Work order:
Extract the full swine fever article word for word, from its first sentence to its last.

Excerpt:
"""

Livestock farmers in the UK are "appalled" by the revelation that the recent swine fever epidemic responsible for devastating the pig industry may actually have been caused by a careless pedestrian, or a hungry seagull. Officials from the Ministry of Agriculture now believe, after weeks of testing, that the disease could only have entered the first pig herd through consumption of a contaminated pork product.

Experts have concluded that the particular strain of swine fever to have swept the UK originated in the Far East, which means that the most likely source of the outbreak is a processed, imported pork item. A pork sandwich, for example, revealed a spokeswoman from the MAFF, "or a pork pie or a Chinese sausage."

The Norfolk breeding centre where the first pig became ill is near a public footpath where such a product could have been discarded, and it is also close to a beach where a seagull might have picked up a sandwich, which was later dropped in the nearby pig paddock. Just one pig guzzling a leftover remnant of contaminated pork would be enough, according to the MAFF officials, to lead to a crippling outbreak of the highly infectious disease, which is deadly to pigs but harmless to humans.

The Country Landowners Association responded to the hypothesis by reiterating the importance of respecting the environment, and by urging the public not to discard litter. Dr Alan Woods, deputy director of policy, said: "People visiting the countryside may not understand the dangers that lie in the most innocent-seeming actions and which can lead to widespread animal slaughter and the disruption or even bankruptcy of farming businesses."

The effects of swine fever on the UK industry cannot be exaggerated. Financial loss incurred through EU bans has damaged countless businesses and fears were raised that many pig farmers, with resources already stretched to the limit, were contemplating suicide. So far, 35,000 pigs have been slaughtered after having contracted the disease, and 15,687 animals remain in the "very high risk" class. The outbreak, confirmed in August, was the first to occur in the UK for 14 years.

"""

[Stored data entries]

"""

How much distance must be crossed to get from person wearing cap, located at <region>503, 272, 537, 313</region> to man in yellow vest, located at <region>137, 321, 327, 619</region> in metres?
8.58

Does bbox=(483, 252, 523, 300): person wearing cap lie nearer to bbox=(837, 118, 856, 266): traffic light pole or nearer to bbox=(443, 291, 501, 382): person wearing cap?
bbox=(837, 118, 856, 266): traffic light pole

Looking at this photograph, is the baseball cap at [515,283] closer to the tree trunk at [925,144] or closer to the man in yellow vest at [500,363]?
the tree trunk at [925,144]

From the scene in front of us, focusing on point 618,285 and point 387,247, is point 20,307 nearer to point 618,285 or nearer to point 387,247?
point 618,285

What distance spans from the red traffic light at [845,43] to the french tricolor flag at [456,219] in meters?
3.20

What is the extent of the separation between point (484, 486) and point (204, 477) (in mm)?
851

"""

Solved exercise:
Livestock farmers in the UK are "appalled" by the revelation that the recent swine fever epidemic responsible for devastating the pig industry may actually have been caused by a careless pedestrian, or a hungry seagull. Officials from the Ministry of Agriculture now believe, after weeks of testing, that the disease could only have entered the first pig herd through consumption of a contaminated pork product.

Experts have concluded that the particular strain of swine fever to have swept the UK originated in the Far East, which means that the most likely source of the outbreak is a processed, imported pork item. A pork sandwich, for example, revealed a spokeswoman from the MAFF, "or a pork pie or a Chinese sausage."

The Norfolk breeding centre where the first pig became ill is near a public footpath where such a product could have been discarded, and it is also close to a beach where a seagull might have picked up a sandwich, which was later dropped in the nearby pig paddock. Just one pig guzzling a leftover remnant of contaminated pork would be enough, according to the MAFF officials, to lead to a crippling outbreak of the highly infectious disease, which is deadly to pigs but harmless to humans.

The Country Landowners Association responded to the hypothesis by reiterating the importance of respecting the environment, and by urging the public not to discard litter. Dr Alan Woods, deputy director of policy, said: "People visiting the countryside may not understand the dangers that lie in the most innocent-seeming actions and which can lead to widespread animal slaughter and the disruption or even bankruptcy of farming businesses."

The effects of swine fever on the UK industry cannot be exaggerated. Financial loss incurred through EU bans has damaged countless businesses and fears were raised that many pig farmers, with resources already stretched to the limit, were contemplating suicide. So far, 35,000 pigs have been slaughtered after having contracted the disease, and 15,687 animals remain in the "very high risk" class. The outbreak, confirmed in August, was the first to occur in the UK for 14 years.